Yes, it's because the child tax credit is (for 2021) fully refundable.

seattlecyclone

  • Walrus Stache
  • *******
  • Posts: 7254
  • Age: 39
  • Location: Seattle, WA
    • My blog
So the problem is that instead of trying to stay within the 0% (effective) tax bracket, now you're trying to stay in a negative (effective) tax bracket?

It's more about the marginal rates. Last year if you had two kids and had already booked $50k of income, you could do another $10k Roth conversion without owing any of that to the government. This year you'll owe 12% of it. That changes the calculus of whether it's better to realize that income now or later. The fact that your net tax might still be negative at this point shouldn't be a driving factor.

MDM

  • Senior Mustachian
  • ********
  • Posts: 11477
I guess I was focused on the "Roth pipeline" strategy (I thought that's what the OP had in mind, but maybe not).

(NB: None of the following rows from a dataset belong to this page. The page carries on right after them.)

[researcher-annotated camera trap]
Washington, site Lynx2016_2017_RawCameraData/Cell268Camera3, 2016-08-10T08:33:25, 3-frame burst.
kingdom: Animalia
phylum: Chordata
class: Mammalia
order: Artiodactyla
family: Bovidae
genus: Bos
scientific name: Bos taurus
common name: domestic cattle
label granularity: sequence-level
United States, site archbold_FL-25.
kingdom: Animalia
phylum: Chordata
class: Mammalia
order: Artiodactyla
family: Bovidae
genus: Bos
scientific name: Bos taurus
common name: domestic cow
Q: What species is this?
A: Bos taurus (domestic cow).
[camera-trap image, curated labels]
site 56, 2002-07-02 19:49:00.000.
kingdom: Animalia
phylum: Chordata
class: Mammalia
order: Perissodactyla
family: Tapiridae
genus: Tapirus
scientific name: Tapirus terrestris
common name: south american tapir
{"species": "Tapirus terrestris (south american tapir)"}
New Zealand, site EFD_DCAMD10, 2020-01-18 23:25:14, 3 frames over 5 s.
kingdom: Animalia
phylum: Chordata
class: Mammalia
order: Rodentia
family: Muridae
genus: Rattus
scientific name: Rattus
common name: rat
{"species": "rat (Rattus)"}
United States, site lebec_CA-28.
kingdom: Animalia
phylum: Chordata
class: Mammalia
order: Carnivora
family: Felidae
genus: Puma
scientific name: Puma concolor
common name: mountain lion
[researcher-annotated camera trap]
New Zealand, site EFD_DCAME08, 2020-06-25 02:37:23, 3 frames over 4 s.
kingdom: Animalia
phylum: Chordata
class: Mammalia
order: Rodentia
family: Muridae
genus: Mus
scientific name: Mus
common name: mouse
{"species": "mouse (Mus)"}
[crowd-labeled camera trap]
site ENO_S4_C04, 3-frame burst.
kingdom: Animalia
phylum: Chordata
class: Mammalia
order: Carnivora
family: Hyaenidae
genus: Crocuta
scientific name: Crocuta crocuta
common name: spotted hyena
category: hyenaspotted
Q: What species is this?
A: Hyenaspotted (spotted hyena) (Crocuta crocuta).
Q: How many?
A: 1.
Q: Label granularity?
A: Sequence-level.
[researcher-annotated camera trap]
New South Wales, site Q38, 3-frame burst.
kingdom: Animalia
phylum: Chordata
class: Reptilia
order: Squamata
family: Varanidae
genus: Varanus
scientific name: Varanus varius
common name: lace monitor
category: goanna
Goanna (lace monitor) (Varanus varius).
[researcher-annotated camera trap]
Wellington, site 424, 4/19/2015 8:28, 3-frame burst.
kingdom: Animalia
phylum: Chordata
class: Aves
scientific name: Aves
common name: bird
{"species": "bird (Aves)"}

If you're early-retired and you need to do Roth conversions to fund a Roth pipeline, you can now convert more without actually sending any money to the government (unless I'm missing something). This seems like a good thing, even if not always optimal, as you pointed out.

(This is sort of speculative, since laws could change, but...) Given that income tax brackets are set to revert to higher levels in 2025 and the thresholds will rise more slowly (effectively raising income tax burdens--please correct me if I'm wrong!), I think I'd choose converting to Roth up to a $0 tax bill today (assuming you're not keeping income low for ACA Medicaid expansion purposes).

Reasonable people could probably disagree with some of the above, but this is my current thinking.
It's still best to look at marginal tax rates, including how much less of a refundable credit one would get as Roth conversions increase.

It may turn out that the marginal tax rate jumps at the same income that provides exactly a $0 tax bill, but that would be coincidence.

MDM

  • Senior Mustachian
  • ********
  • Posts: 11477
I'd still rather convert...currently-low-marginal-rate dollars to Roth....
Then we are saying the same thing. :)

Doing Roth conversions when you think your marginal rate is lowest is a fine optimization strategy.